她指著顧謹言,氣惱的訓他道:「我說你這小子怎麼這麼多年都不談戀愛呢,還以為你真是忘不了樓家的小丫頭,結果原來是跟唐家那小子給好上了!顧謹言,你是不非得把你爹媽活活氣死,你才甘心啊?啊??」
當初他和林吱吱離婚,已經讓他們兩老夠嗆的了,這會兒居然又還這麼一齣?剛知道的時候,顧母簡直就差點要背過氣去了。
「張珊珊告訴你的?」他就說,這一整下午的時間,他老媽怎麼都沒給自己打通電話過來,原來是直接殺他別墅來了。
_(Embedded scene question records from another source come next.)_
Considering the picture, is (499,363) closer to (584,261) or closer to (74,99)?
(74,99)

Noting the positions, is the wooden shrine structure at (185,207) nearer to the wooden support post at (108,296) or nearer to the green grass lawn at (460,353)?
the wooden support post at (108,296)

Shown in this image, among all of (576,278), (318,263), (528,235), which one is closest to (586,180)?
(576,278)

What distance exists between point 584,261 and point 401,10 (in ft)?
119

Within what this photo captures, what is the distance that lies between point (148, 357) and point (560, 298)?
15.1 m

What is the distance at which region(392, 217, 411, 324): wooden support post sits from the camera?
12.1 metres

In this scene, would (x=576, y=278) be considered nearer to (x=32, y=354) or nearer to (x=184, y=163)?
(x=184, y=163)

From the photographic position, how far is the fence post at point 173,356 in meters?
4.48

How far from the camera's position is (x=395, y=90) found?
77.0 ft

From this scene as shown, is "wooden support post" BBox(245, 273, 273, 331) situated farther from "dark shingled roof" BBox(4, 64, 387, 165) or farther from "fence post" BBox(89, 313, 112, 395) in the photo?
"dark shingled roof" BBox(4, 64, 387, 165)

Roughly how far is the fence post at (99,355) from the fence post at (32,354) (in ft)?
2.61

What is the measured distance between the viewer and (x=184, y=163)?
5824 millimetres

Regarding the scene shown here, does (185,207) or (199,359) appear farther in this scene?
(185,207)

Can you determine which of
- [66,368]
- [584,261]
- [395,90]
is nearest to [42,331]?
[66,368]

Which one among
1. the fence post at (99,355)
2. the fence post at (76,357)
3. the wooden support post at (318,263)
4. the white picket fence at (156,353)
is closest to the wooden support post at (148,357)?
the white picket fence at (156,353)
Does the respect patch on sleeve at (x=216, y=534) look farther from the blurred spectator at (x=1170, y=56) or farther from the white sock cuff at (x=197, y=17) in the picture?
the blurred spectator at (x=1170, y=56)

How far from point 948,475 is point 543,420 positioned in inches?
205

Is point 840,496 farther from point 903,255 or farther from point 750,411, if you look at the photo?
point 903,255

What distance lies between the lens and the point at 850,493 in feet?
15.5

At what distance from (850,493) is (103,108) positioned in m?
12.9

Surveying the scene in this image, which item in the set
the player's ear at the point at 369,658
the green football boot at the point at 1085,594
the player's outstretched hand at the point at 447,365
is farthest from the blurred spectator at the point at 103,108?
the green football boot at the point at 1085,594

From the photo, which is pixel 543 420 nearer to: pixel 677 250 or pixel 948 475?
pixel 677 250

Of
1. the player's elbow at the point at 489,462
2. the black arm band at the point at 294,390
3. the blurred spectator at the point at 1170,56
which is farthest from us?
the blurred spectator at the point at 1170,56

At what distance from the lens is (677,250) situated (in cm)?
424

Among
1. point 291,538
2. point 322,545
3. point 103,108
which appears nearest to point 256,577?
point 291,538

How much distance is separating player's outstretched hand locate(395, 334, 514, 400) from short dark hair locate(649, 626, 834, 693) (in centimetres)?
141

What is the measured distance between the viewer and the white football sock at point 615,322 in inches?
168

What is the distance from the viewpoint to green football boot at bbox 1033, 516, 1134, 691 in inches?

「你別管誰告訴我的,我就問你,這到底怎麼一回事兒!你跟唐季禮到底搞什麼鬼?」
顧母被兒子氣得七竅生煙。
顧謹言經過他老媽往裡走,扯下脖子上的領帶,隨時往沙發上一仍,又從容的解了脖子下方几顆紐扣,「我跟唐季禮之間一直是純潔的友誼關係,僅此而已!」
「僅此而已?」顧母繞至兒子身前來,仰頭看著比自己高出一個頭還有多的兒子,「純潔的友誼關係會接吻?你可千萬別說是人家姍姍汙衊了你,媽這可還有證人!」
「證人?」顧謹言危險的眯了眯魅眸,「鳶尾?」
「總之,你甭管是誰,以後都不許再跟那姓唐的小子來往!!」
「秦鳶尾怎麼跟您說的?」顧謹言似乎對於允不允許他和唐季禮來往的事兒,並不在乎,他在乎的點……
好像有點偏了!
「幹什麼?你還想拿她怎麼樣不成?」顧母沒好氣的瞪了兒子一眼。
其實,這事兒還當真不是鳶尾來跟她說的。
起初是張珊珊來找她哭訴這件事兒,顧母聽了後自然是心急如焚,想來自己兒子這些年應當一直對鳶尾有意思才是,怎麼突然就和那唐季禮鬼混不清了?她一時間自然是無法接受,所以,心急如焚的情況下,就給鳶尾打了通電話過去,本想旁敲側擊的瞭解一下她兒子的性向問題,卻哪知鳶尾道:「我看到了,今兒我恰好也在現場……」
於是,事情到這裡,就有點頂真起來了。